The surgeon studied Miles's scans, muttering medical incantations. "We're still on baseline, here. No obvious abnormalities show up. The only way I can get any leverage into this is to have you monitored while you undergo an attack."
"Hell, I thought we did every kind of stress and electroshock and stimulus known to science, to try to trigger something in the lab. I thought the pills you gave me had brought it under control."
"The standard anticonvulsant? Were you taking it properly?" She eyed him suspiciously.
"Yes." He bit back more profane protestations. "Have you thought of something else to try?"
"No, which is why I gave you that monitor to wear around." Her glance around the examining room did not disclose the device. "Where is it?"
"In my cabin."
Her lips thinned in exasperation. "Let me guess. You weren't wearing it at the time."
"It didn't fit under my combat armor."
Her teeth clenched. "Couldn't you have at least thought to-to disable your weapons?"
"I could hardly be of use to my squad in an emergency, disarmed. I might as well have stayed aboard the Peregrine."
"You were the emergency. And you certainly should have stayed aboard the Peregrine."
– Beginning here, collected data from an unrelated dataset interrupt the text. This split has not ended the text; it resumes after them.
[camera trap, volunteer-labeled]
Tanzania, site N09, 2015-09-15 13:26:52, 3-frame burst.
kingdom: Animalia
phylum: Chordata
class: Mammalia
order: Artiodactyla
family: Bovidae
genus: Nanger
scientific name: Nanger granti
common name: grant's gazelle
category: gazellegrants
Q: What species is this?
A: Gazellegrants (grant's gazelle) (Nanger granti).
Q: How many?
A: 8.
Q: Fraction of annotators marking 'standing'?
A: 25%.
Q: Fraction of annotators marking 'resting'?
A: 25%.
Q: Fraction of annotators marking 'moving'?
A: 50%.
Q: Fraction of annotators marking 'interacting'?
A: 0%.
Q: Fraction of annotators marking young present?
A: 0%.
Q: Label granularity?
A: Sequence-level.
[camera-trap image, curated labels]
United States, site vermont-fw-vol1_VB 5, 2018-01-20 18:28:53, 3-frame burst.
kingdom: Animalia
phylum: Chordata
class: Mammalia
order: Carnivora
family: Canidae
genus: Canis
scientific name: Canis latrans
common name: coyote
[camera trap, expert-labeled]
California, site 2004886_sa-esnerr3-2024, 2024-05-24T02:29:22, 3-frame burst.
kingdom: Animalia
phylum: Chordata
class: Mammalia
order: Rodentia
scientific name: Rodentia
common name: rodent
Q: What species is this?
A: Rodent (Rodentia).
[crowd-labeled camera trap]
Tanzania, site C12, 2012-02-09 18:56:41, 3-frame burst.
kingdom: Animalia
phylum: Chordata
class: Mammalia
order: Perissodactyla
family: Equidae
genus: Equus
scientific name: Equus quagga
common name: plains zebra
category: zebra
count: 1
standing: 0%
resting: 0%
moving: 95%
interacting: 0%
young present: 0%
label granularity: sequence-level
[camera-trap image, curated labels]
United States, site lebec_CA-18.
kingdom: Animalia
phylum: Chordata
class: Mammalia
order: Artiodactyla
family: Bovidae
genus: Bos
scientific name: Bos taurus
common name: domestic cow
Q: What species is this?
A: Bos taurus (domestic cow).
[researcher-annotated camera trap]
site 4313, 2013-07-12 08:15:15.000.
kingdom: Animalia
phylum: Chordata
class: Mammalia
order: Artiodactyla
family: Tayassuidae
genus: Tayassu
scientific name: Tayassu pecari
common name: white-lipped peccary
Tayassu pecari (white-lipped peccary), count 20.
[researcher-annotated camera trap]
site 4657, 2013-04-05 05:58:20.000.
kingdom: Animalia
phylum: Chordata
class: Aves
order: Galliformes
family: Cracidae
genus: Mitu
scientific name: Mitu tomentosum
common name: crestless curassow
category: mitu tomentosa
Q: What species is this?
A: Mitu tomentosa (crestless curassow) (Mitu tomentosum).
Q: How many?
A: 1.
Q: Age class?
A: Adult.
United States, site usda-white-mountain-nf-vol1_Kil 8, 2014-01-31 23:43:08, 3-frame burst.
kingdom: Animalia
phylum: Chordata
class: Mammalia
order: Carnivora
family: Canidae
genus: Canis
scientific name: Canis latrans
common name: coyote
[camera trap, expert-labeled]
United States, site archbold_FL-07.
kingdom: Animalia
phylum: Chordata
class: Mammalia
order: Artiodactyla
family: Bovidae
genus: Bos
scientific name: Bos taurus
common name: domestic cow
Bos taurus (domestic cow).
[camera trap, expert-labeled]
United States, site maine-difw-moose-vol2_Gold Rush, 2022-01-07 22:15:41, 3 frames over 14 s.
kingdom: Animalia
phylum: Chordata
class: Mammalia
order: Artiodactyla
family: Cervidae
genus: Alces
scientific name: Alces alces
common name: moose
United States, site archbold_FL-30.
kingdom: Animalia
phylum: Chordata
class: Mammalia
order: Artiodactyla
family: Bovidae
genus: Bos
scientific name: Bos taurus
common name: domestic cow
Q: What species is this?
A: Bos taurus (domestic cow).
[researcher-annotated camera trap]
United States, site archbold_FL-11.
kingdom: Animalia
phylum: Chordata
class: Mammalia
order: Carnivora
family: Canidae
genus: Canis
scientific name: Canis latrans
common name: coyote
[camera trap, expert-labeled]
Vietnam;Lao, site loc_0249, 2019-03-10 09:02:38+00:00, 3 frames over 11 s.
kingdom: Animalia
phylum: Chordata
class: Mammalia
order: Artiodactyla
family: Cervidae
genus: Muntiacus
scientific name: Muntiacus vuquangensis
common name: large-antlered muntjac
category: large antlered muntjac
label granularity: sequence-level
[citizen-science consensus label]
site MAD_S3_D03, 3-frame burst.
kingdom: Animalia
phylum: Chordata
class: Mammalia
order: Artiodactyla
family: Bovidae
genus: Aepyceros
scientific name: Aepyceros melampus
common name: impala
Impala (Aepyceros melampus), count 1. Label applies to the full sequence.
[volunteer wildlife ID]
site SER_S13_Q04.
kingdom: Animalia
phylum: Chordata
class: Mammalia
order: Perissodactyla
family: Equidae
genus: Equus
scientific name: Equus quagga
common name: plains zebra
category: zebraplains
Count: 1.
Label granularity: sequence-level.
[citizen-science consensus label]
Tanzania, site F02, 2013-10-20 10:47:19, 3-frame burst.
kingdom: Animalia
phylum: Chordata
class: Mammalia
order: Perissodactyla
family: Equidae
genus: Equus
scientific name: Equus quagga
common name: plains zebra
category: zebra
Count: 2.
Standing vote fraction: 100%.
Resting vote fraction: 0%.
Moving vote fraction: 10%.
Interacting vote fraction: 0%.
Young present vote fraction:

Or back on Barrayar. But securing Vorberg's person had been the most critical part of the operation, and Miles was the only Dendarii officer ImpSec entrusted with the Barrayaran Imperial recognition codes. "I-" He bit his tongue on futile defenses, and started over. "You are quite correct. It won't happen again, until . . . we get this straightened out. What do we do next?"
She opened her hands. "I've run every test I know. Obviously, the anticonvulsant isn't the answer. This is some kind of idiosyncratic cryonic damage on a cellular or subcellular level. You need to get your head to the highest-powered cryo-neurology specialist you can find."
He sighed, and shrugged into his black tee shirt and gray uniform jacket. "Are we done for now? I urgently need to supervise prisoner interrogation."
"I suppose." She grimaced. "But do us all a favor. Don't go armed."
"Yes, ma'am," he said humbly, and fled.